Comparing Dynamic Variables

In many strong-typed languages, type-polymorphism or internal "type tags" can be used to determine the type used to compare two or more variables. However, weak-typed or dynamic languages don't have or don't rely on such mechanism, and thus often require explicitly "typed" comparison operators. (Whether this is a "down side" of dynamic languages or not is probably a contentious issue.)

Issues Explored:

(Arguably this topic could be "comparing weakly-typed variables".)


(Moved from DynamicRelational)

Comparisions with regard to typing for dynamic languages seem to have different needs such that SQL syntax may not work as well. For example, to make sure you are comparing as a number instead of string, one has to do something like:

  WHERE toNumber(columnA) > toNumber(columnB)
This is bad repetition factoring. I have proposed comparison functions that allow letter codes:

  WHERE compare(columnA, "n>", columnB)
Here, the "n" indicates it is a number. Or perhaps:

  WHERE numCompare(columnA, ">", columnB)
Some find both of these awkward. However, one advantage is that other comparison features can be added such as:

  WHERE compare(columnA, "nt>", columnB)
Here, the "t" means "trim". It removes white spaces from before and after. This is a common need in my experience. Capitalization management is also something that can take advantage of such. This would reduce monsters such as:

  WHERE ucase(trim(toChar(columnA)) > ucase(trim(toChar(columnB))
To:

  WHERE compare(columnA, "utc>", columnB)
Thus, it kills multiple birds with 1.2 stones. It is better OnceAndOnlyOnce. Some may find these variations more readable:

  WHERE compare(columnA, ">", columnB, "utc")

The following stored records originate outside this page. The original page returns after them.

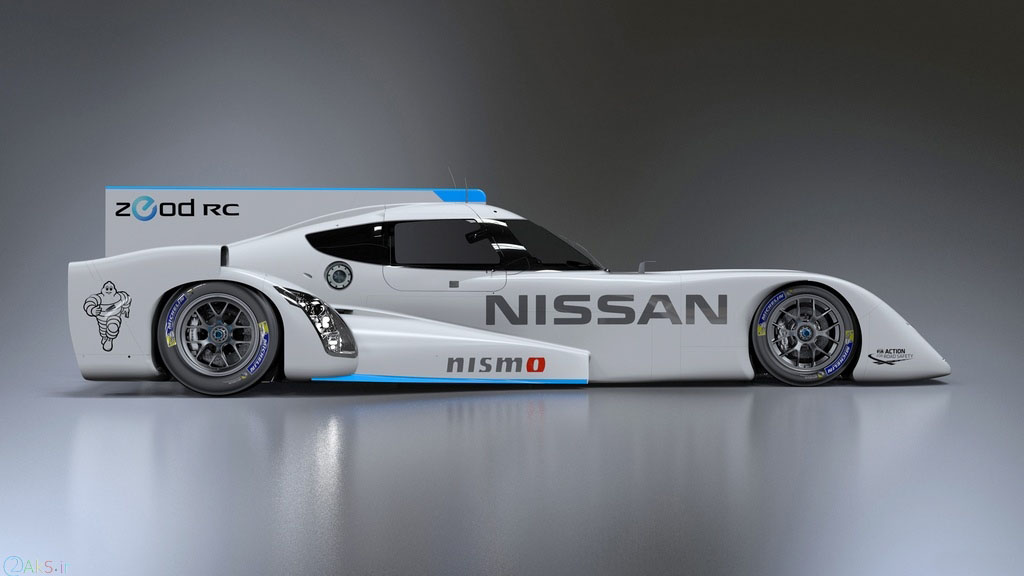 jw,dv Nissan ZEOD RC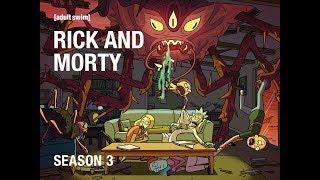 Rick e Morty 3ª Temporada Completa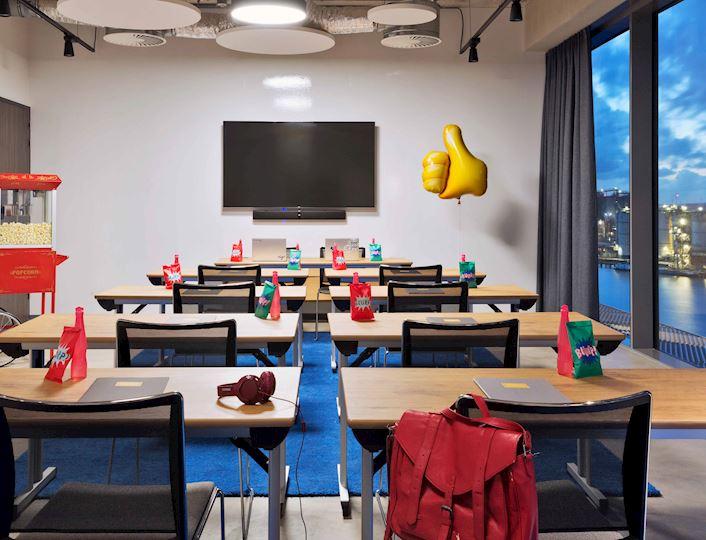 Moxy meeting room - Prepare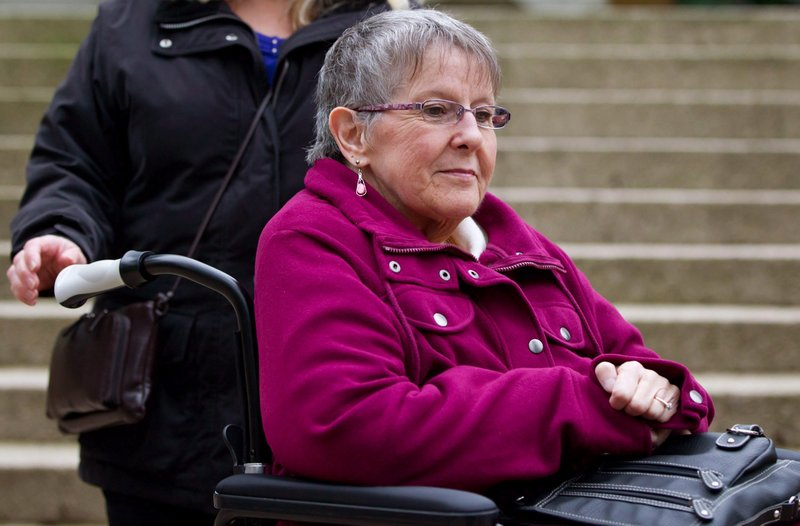 The British Columbia Supreme Court ruling allows Gloria Taylor, 64, to seek a physician-assisted suicide during the one-year suspension if she wants. Taylor has Lou Gehrig's disease, also known as amyotrophic lateral sclerosis or ALS.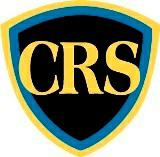 CRS Designation - Certified Residential Specialist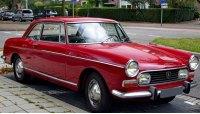 Пежо 404, 1963 год, купе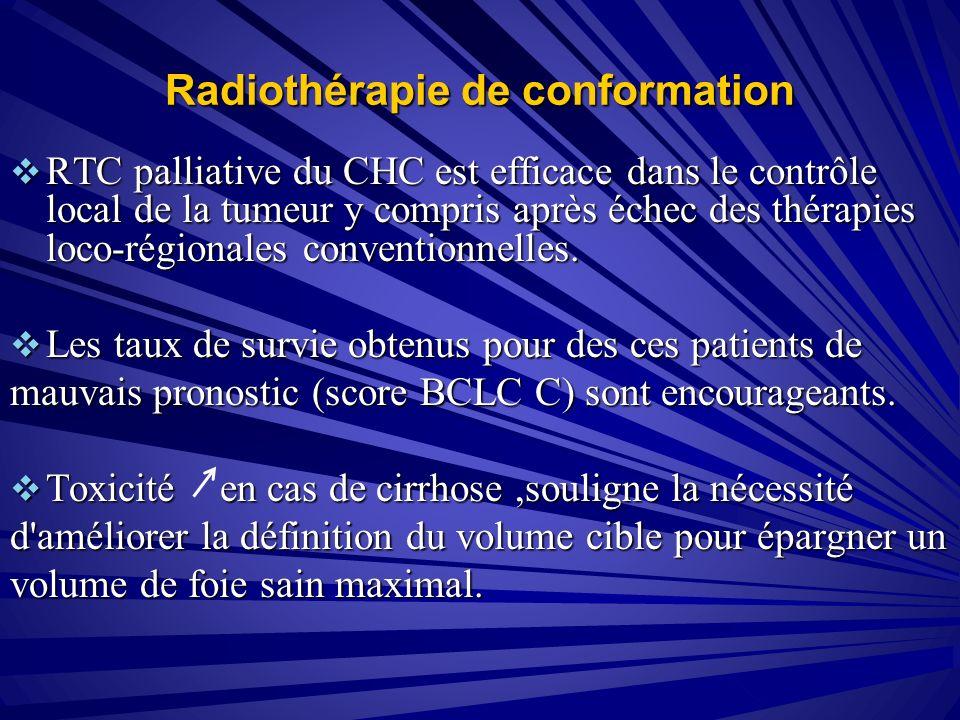Radiothérapie de conformation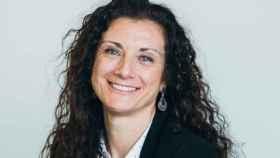 Elena García Armada, investigadora científica del CSIC y fundadora de Marsi-Bionics.
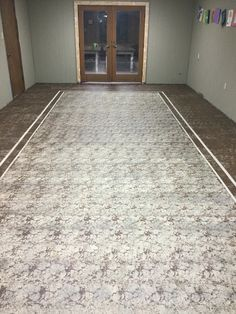 Here is the stained concrete floor I did for The Bountiful House in Texas. It turned out better than I planned.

WHERE compare(columnA, ">", columnB, "ucase,trim,toChar")

--top

What you are doing here is implementing types using casting and tricky obfuscated syntax. In other words, your typeless database has types (or has them poorly emulated, with dangerous decisions now taken in control of the programmer - who is a human and makes errors).

Everything is a string..! But, when you want to convert that string to an integer type, in a typeless language.... you can do so. Makes sense? I thought not.

I'm not sure what your point is. Perhaps you are saying that "typeless" is an inaccurate description of what is taking place. That may be (assuming "types" has a consensus def). I'd prefer "flag-free typing", but that tends to result in arguments. Note that the above tells how to compare the items, not how to store them.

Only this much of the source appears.